Nr. 21/2016 vom 26.05.2016

Schottland liegt am Mittelmeer

Pedro Lenz über ein gescheitertes Fahnenverbot

Von Pedro Lenz

Fahnen sind Teil der Fankultur im Fussball. Fahnen sind jedoch oft auch Trägerinnen mehrerer Botschaften. An Länderspielen der Schweizer Nationalmannschaft kann es zum Beispiel vorkommen, dass auf jedem Platz im Stadion ein Schweizer Fähnchen aus Plastik liegt. Das ist praktisch, denn so können alle Fans gleichzeitig winken, was dann im TV ein Bild von nationaler Einigkeit vermittelt. Gleichzeitig sind diese Schweizer Fähnchen auch mit den Schriftzügen der wichtigsten Sponsoren bedruckt. Dadurch symbolisieren dann die Fähnchen nicht mehr bloss die Liebe zum eigenen Team. Sie machen auch darauf aufmerksam, dass irgendwer dann den ganzen Spass bezahlen muss.

In anderen Weltregionen werden ebenfalls Fähnchen mit mehrfacher Botschaft geschwenkt. Nehmen wir etwa Katalonien, die Heimat des FC Barcelona. Dort ist es seit einiger Zeit Brauch, mit der katalanischen «bandera estelada» einerseits den FC Barcelona zu unterstützen und andererseits den katalanischen Wunsch nach nationaler Unabhängigkeit von Spanien zu betonen.

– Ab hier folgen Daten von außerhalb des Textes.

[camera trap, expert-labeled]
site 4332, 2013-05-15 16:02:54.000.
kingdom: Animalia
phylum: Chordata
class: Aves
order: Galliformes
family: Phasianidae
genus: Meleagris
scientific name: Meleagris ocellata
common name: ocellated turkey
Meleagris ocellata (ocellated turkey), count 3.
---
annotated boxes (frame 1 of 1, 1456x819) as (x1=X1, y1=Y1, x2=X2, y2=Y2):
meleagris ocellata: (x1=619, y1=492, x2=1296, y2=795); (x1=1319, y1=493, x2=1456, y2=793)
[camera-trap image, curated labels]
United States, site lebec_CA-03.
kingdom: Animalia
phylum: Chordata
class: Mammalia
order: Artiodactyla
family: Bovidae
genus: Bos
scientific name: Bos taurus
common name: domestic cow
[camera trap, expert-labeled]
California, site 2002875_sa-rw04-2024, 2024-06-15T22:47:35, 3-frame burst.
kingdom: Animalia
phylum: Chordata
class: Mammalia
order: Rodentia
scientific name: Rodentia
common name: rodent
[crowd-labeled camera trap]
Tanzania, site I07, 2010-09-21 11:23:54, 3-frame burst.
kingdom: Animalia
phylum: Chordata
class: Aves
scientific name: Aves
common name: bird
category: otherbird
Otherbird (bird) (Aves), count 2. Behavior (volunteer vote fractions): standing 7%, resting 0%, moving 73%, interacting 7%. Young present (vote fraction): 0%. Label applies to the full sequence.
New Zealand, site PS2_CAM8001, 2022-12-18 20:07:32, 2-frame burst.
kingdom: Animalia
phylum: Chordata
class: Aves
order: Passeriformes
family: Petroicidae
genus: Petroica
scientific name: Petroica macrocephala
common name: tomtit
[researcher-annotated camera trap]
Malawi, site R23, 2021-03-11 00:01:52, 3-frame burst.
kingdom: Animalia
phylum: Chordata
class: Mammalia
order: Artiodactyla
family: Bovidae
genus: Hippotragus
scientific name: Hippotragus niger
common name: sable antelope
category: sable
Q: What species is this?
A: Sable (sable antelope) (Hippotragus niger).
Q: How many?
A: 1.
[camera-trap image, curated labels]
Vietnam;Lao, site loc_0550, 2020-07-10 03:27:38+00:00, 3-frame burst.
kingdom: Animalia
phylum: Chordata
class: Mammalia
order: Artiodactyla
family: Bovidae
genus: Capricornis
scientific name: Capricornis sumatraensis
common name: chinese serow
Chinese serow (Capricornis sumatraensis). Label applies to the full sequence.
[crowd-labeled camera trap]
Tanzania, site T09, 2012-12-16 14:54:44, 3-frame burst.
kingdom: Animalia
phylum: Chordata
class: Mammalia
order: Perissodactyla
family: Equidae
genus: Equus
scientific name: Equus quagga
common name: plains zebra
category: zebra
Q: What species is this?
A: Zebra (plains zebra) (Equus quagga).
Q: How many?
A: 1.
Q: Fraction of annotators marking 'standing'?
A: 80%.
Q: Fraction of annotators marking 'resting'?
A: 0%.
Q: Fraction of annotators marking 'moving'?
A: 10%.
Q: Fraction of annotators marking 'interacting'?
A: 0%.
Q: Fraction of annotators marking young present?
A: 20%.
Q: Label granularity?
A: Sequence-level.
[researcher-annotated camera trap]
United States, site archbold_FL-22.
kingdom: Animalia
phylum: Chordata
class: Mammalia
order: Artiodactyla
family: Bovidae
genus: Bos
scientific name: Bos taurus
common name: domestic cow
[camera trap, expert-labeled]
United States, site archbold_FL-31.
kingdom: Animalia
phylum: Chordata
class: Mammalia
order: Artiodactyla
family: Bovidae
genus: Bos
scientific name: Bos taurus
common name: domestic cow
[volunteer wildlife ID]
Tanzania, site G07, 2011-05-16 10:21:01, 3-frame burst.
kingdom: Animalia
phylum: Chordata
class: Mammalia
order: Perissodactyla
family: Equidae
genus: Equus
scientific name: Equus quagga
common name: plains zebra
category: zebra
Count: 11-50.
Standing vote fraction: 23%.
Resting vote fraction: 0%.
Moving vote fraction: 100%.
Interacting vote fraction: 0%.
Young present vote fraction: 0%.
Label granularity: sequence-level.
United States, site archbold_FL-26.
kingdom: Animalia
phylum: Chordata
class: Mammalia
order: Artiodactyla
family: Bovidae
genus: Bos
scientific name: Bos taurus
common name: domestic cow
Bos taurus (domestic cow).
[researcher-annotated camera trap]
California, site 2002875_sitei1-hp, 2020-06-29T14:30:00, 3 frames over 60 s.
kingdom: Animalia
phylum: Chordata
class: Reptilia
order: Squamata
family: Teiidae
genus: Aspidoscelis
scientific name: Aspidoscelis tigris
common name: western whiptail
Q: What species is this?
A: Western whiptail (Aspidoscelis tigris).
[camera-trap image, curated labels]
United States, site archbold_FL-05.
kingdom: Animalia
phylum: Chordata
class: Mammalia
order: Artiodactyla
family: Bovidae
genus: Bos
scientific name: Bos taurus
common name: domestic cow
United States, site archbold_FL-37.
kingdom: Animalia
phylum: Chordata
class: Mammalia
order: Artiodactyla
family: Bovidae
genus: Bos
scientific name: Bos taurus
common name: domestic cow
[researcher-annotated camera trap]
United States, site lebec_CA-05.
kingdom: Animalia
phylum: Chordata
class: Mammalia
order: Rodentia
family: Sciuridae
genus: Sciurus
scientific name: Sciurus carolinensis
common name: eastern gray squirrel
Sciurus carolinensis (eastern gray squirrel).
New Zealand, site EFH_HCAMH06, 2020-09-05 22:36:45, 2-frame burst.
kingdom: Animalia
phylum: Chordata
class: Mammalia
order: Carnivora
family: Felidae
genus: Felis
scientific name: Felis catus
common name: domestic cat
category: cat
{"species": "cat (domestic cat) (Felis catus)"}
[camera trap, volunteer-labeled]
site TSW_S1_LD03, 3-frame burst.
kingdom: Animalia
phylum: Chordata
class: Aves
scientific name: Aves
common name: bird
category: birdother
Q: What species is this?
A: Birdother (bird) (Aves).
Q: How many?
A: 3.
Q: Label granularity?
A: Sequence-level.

Im Vorfeld des spanischen Cupfinals zwischen dem FC Barcelona und dem Sevilla FC gab es deswegen in Spanien ein paar politische Komplikationen. Da das Finalspiel in Madrid angesetzt war, erliess Concepción Dancausa, die Präfektin der Landesregierung in Madrid, vergangene Woche kurzerhand ein Verbot für katalanische Nationalflaggen in allen Fussballstadien des Landes.

Die rechtsnationale Politikerin Dancausa, deren Vater Fernando Dancausa de Miguel einst unter Diktator Franco als falangistischer Bürgermeister der Stadt Burgos amtete, mag keine Nationalismen, ausser dem eigenen. Ihr Flaggenverbot begründete sie damit, es sei nicht zulässig, Sportveranstaltungen für politische Zwecke zu missbrauchen. Zudem seien ja fremdenfeindliche und verfassungswidrige Symbole in Sportstadien ohnehin verboten. Mit dem Verbot erzürnte sie nicht nur die Barcelona-Fans, sondern alle Katalaninnen und Katalanen, die für ein unabhängiges Katalonien einstehen.

Die katalanische Nationalversammlung liess hierauf 10 000 Schottlandfahnen herstellen, um diese vor dem Spiel an die Fans zu verteilen. Die Idee dahinter war, mit den Schottlandfahnen gegen das Verbot der eigenen Fahne zu demonstrieren. Der schottische Nationalismus hätte also gleichsam den katalanischen Nationalismus symbolisieren sollen. Und von einer Schottlandflagge kann nur schwerlich behauptet werden, sie beinhalte irgendeine fremdenfeindliche oder verfassungswidrige Symbolik.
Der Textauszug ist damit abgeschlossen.